PRC Report Reveals: Researcher Awareness of Text Mining Relatively Low, Majority Open to Learning More

London, May 2016: The Publishing Research Consortium has commissioned Maralte BV to investigate the knowledge, views and experiences of researchers with text mining of journal literature.

The Report’s key findings are:

  • A growing number of papers refer to text mining techniques, but represent less than 0.1% of the total published literature, so the visible impact so far is still quite small.
  • Awareness of text mining techniques is still relatively low. Three out of four respondents had not used the technique, and of these two thirds had not heard of text mining before this survey.
  • Conversely, current users envisage the technique to hold great promise and have typically been using it for some years. The focus is on application to their research rather than an IT focus on the tools themselves.
  • Amongst those not currently using the technique, the most appealing application is for automated systematic literature review, and over two thirds are open to evaluating text mining as a technique to apply for their research.
  • Experienced users see the benefits in extracting information, concepts and new facts.
  • Although views on the infrastructure available for text mining are mixed, there is more agreement than disagreement that the current infrastructure supports the use of text mining in terms of software tools, availability of journal sources, and institutional support.
  • The text mining technique is not yet ‘plug and play’; it still predominantly requires programming skills and by many is seen as still at an experimental phase.

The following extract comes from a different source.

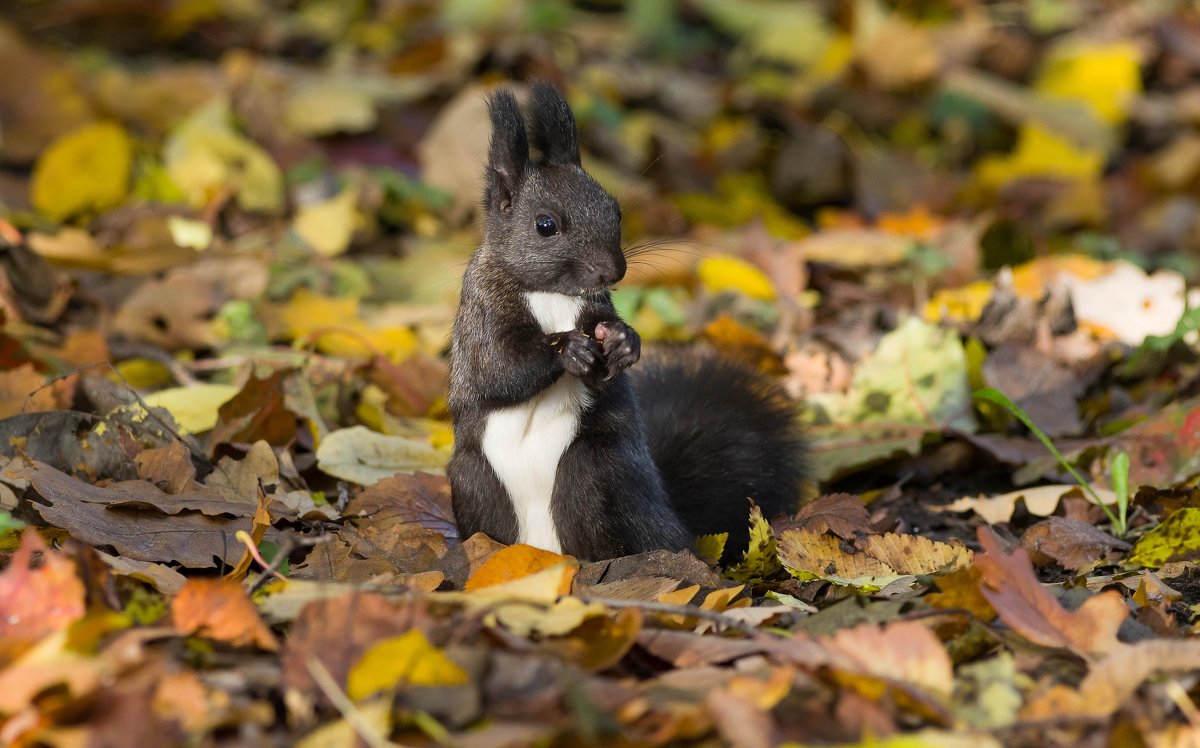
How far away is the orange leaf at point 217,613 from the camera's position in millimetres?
1990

Marten Stavenga, Director of Maralte BV comments: “Our respondents across all the main subject areas using text mining techniques are very positive about text mining of journal literature, and they envisage that text mining has the potential to be of relevance for every researcher in their field.”

Michael Mabe, Chair of PRC comments: “PRC has commissioned this study because we are aware of rising attention being given to the potential for text mining techniques, and we are curious to understand the state of play with researchers. This study serves as a benchmark for further study and helps inform the current debate around text and data mining.”

The study involved a survey in March/April 2016 of over 15,000 researchers, generating 520 responses, together with extensive desk research involving keyword searches of the journal literature in Elsevier’s abstract and citation database Scopus to gauge the extent to which text mining techniques are being applied to current research.

This survey and literature search represents the most up to date snapshot of text mining activity and awareness of the techniques among researchers. While not derived from a fully representative and statistically significant sample, the range of responses nevertheless provides a valuable benchmark for future surveys and a reference point for current debates about the value of text mining to science, still very much a fluid area.

The report Text Mining of Journal Literature 2016: Insights from researchers worldwide is available from

The Publishing Research Consortium is a group of associations and publishers that support research into global issues that impact scholarly communication, in order to promote evidence-based discussion. Our steering group comprises representatives from the International Association of STM Publishers, The Publishers Association, Association of Learned and Professional Society Publishers, Association of American Publishers, Taylor & Francis, Elsevier, Springer Nature, and Wiley.